After dozens of meetings at rock gyms, interactions and events like the bat rally at Devil’s Head, climbers are embracing their side gig as bat watchers.
“Climbers are not the most extroverted group. There is always a population that wants to denounce outsides and not interact. But the younger generation seems to be more supportive and understanding as they learn more about this project,” said Ben Scott, the president of the Northern Colorado Climbing Coalition, which has worked closely with the Climbers for Bat Conservation effort.
Scott’s members — along with members of other climbing groups such as the Pikes Peak Climbers Alliance — can hit up the conservation group online — via its website climbersforbats.colostate.edu or its Facebook page — to report bat sightings.

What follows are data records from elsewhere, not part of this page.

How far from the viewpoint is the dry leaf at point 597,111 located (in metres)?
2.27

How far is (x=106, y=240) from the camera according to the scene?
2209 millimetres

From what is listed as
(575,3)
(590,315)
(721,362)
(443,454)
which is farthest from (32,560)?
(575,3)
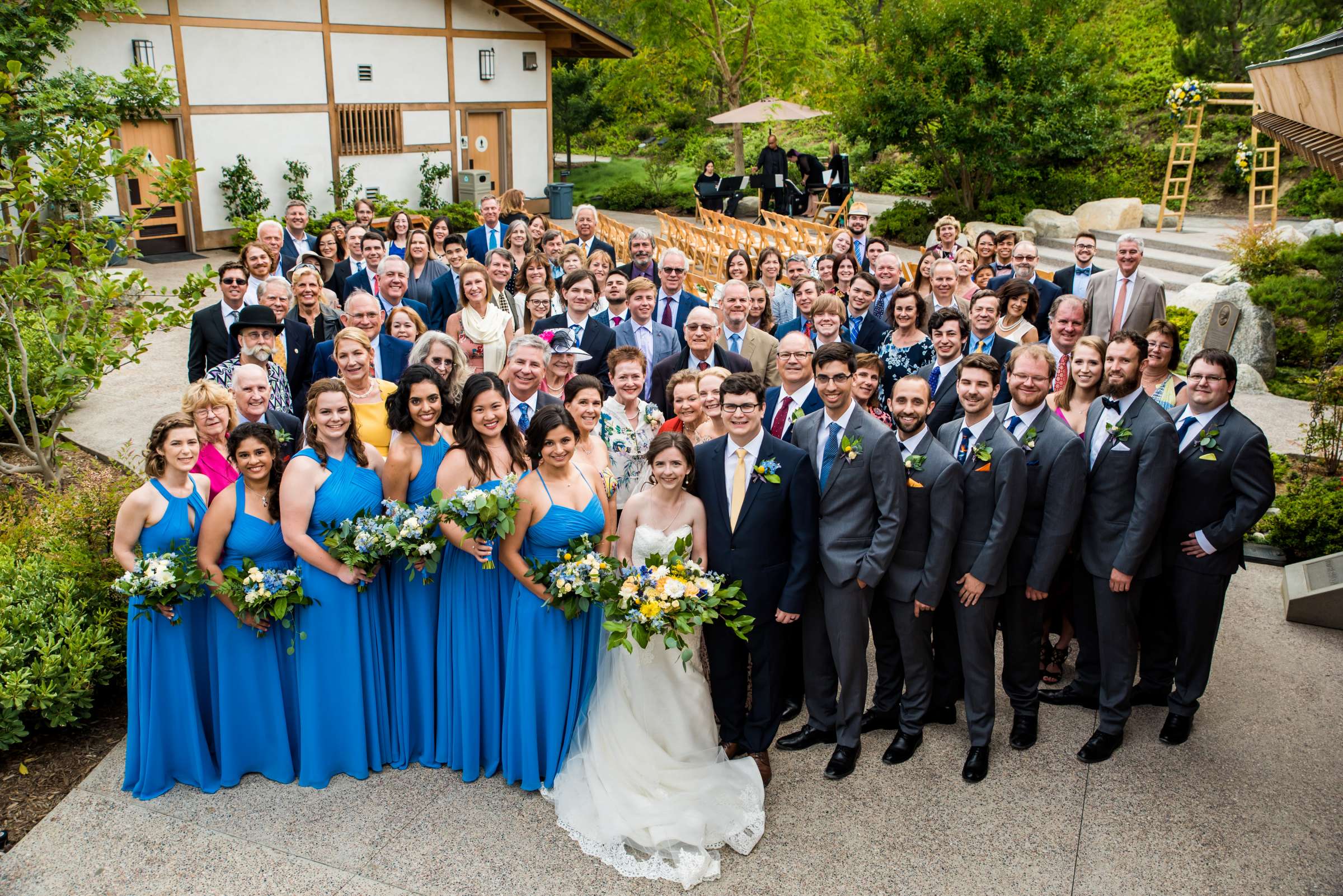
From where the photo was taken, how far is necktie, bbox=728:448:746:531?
5.20 m

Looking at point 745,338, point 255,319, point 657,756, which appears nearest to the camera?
point 657,756

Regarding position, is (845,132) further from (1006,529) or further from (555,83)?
(1006,529)

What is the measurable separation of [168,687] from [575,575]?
2211mm

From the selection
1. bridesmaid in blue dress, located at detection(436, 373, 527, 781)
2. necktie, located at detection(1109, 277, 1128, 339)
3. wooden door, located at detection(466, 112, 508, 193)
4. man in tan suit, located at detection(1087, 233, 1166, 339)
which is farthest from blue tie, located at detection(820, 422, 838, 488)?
wooden door, located at detection(466, 112, 508, 193)

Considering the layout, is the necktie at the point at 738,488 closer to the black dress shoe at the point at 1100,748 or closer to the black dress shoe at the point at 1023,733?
the black dress shoe at the point at 1023,733

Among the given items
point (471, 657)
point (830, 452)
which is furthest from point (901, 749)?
point (471, 657)

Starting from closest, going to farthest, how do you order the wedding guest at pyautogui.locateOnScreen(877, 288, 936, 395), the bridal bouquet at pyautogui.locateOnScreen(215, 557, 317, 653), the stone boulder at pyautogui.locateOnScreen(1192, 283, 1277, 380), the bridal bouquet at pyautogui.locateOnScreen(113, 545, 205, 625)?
the bridal bouquet at pyautogui.locateOnScreen(113, 545, 205, 625)
the bridal bouquet at pyautogui.locateOnScreen(215, 557, 317, 653)
the wedding guest at pyautogui.locateOnScreen(877, 288, 936, 395)
the stone boulder at pyautogui.locateOnScreen(1192, 283, 1277, 380)

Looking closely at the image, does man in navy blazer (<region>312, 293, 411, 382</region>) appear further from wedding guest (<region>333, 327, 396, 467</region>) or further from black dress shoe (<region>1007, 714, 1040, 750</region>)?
black dress shoe (<region>1007, 714, 1040, 750</region>)

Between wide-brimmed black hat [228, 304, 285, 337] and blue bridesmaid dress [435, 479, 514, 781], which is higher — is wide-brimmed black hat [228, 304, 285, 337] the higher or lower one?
the higher one

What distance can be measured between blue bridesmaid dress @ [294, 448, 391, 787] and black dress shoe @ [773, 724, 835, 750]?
2156mm

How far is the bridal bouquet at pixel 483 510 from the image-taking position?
15.9ft

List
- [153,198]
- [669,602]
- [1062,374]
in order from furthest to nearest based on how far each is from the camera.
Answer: [153,198] < [1062,374] < [669,602]

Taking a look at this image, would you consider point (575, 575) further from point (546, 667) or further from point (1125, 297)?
point (1125, 297)

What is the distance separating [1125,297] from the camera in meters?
8.91
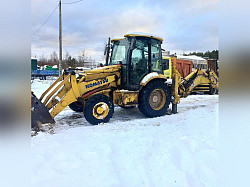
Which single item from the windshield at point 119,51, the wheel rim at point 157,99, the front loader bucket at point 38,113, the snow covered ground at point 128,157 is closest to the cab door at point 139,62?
the windshield at point 119,51

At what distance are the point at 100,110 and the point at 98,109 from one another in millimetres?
58

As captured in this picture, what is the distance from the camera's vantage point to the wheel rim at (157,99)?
602cm

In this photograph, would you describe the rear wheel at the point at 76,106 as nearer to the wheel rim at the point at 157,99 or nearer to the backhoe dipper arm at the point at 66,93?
the backhoe dipper arm at the point at 66,93

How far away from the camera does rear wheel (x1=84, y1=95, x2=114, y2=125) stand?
16.6 ft

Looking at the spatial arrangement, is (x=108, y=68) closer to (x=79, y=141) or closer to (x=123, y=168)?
(x=79, y=141)

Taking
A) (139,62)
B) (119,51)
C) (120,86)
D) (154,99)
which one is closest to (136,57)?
(139,62)

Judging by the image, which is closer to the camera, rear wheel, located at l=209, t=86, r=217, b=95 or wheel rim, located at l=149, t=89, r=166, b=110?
wheel rim, located at l=149, t=89, r=166, b=110

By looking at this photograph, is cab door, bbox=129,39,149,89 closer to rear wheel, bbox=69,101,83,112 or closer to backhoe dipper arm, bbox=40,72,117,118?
backhoe dipper arm, bbox=40,72,117,118

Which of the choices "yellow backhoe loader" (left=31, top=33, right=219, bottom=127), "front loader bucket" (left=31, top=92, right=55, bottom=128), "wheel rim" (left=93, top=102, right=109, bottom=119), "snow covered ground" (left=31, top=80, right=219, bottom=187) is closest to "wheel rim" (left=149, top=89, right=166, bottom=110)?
"yellow backhoe loader" (left=31, top=33, right=219, bottom=127)
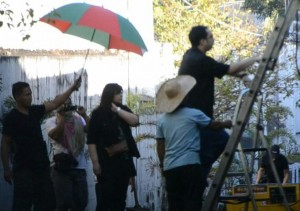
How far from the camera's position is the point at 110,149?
36.1ft

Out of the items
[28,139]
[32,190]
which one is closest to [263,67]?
[28,139]

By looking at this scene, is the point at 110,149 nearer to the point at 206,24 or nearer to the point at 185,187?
the point at 185,187

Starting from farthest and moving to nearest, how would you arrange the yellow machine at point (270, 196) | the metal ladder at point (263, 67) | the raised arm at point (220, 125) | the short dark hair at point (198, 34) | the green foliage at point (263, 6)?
the green foliage at point (263, 6)
the yellow machine at point (270, 196)
the short dark hair at point (198, 34)
the raised arm at point (220, 125)
the metal ladder at point (263, 67)

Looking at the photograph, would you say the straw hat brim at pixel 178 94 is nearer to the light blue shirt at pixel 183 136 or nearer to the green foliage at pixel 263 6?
the light blue shirt at pixel 183 136

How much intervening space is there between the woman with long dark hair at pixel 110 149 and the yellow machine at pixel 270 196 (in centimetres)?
167

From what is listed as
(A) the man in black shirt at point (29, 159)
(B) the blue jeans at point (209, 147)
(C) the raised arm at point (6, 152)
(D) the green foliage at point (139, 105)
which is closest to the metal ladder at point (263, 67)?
(B) the blue jeans at point (209, 147)

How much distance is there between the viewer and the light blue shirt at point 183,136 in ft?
29.5

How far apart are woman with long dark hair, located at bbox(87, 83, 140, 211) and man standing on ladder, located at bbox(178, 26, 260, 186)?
6.28 feet

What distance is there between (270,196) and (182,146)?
1.28m

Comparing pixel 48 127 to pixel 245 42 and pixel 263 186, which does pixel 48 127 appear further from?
pixel 245 42

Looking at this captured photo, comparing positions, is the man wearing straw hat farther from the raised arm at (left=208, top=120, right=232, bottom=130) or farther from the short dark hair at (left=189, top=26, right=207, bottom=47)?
the short dark hair at (left=189, top=26, right=207, bottom=47)

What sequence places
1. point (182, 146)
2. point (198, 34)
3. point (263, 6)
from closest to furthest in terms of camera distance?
point (182, 146) < point (198, 34) < point (263, 6)

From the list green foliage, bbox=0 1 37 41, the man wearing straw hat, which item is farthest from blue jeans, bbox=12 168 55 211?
the man wearing straw hat

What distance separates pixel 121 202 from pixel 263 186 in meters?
2.05
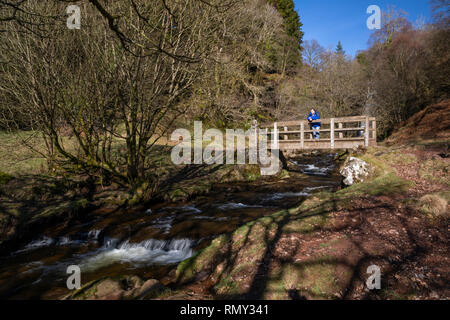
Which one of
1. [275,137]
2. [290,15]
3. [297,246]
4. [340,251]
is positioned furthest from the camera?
[290,15]

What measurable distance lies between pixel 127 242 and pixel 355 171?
24.7 ft

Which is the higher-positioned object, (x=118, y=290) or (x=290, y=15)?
(x=290, y=15)

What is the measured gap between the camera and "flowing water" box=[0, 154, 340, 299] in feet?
17.7

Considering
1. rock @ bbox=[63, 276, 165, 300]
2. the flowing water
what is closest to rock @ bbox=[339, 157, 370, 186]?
the flowing water

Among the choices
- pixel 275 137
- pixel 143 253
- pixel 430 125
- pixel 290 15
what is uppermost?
pixel 290 15

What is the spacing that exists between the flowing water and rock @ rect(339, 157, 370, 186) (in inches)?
81.5

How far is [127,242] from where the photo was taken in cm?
702

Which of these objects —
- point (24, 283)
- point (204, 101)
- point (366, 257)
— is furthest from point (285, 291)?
point (204, 101)

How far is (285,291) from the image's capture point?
141 inches

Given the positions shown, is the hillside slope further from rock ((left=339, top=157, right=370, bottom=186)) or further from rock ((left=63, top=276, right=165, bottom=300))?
rock ((left=63, top=276, right=165, bottom=300))

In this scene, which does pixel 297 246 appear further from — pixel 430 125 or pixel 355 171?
pixel 430 125

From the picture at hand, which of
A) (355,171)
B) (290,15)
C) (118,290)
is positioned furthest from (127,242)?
(290,15)

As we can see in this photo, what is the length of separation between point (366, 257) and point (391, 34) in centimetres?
3813
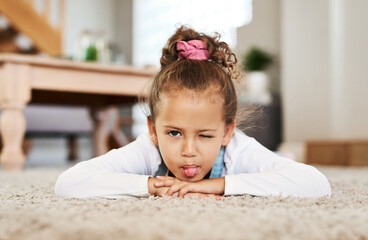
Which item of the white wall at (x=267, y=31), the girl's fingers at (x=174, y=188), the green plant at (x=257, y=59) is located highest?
the white wall at (x=267, y=31)

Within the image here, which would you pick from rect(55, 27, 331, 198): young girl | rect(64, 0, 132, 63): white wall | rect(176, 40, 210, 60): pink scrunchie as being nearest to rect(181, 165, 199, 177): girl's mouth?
rect(55, 27, 331, 198): young girl

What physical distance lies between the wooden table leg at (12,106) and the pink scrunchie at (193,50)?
0.99 metres

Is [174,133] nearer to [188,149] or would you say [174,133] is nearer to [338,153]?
[188,149]

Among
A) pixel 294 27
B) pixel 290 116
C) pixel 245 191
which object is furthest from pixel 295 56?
pixel 245 191

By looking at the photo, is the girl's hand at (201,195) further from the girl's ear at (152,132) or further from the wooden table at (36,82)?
the wooden table at (36,82)

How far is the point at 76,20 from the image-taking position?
15.2 ft

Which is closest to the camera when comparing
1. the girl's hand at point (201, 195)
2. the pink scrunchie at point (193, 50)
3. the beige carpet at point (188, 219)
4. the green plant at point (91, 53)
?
the beige carpet at point (188, 219)

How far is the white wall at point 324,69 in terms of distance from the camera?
8.18 feet

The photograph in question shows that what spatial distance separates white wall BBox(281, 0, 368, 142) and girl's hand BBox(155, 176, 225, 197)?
202cm

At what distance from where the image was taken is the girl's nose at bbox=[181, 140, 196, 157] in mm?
710

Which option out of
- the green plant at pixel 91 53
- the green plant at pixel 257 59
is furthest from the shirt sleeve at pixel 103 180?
the green plant at pixel 257 59

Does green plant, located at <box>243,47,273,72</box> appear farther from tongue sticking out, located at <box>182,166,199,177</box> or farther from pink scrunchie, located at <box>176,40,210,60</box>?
tongue sticking out, located at <box>182,166,199,177</box>

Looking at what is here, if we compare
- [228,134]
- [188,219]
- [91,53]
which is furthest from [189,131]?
[91,53]

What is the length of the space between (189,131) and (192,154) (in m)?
0.04
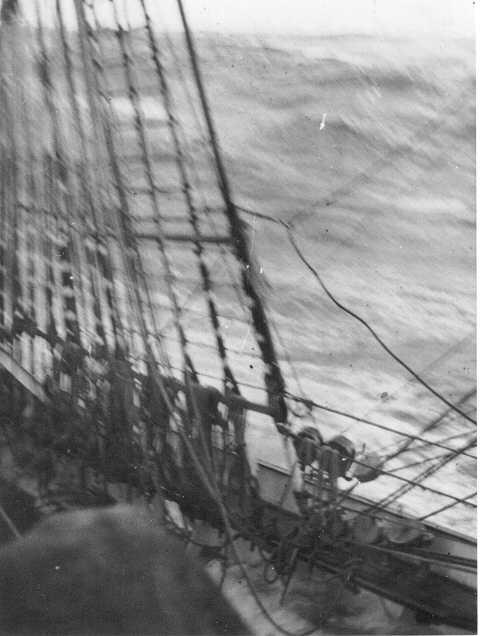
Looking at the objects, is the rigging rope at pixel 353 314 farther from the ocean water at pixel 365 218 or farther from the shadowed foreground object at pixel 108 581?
the shadowed foreground object at pixel 108 581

While there hasn’t been any climberspurred discoveries of huge bat populations yet, word is spreading.
“It’s part of a process,” Schorr said. “We have to keep engaging the community. My ultimate vision is the climbers are not only aware of the project but they are engaged and enthusiastic about what we are trying to do and we, someday, have a great story to tell about how our collaboration helped us better understand these critically important creatures.”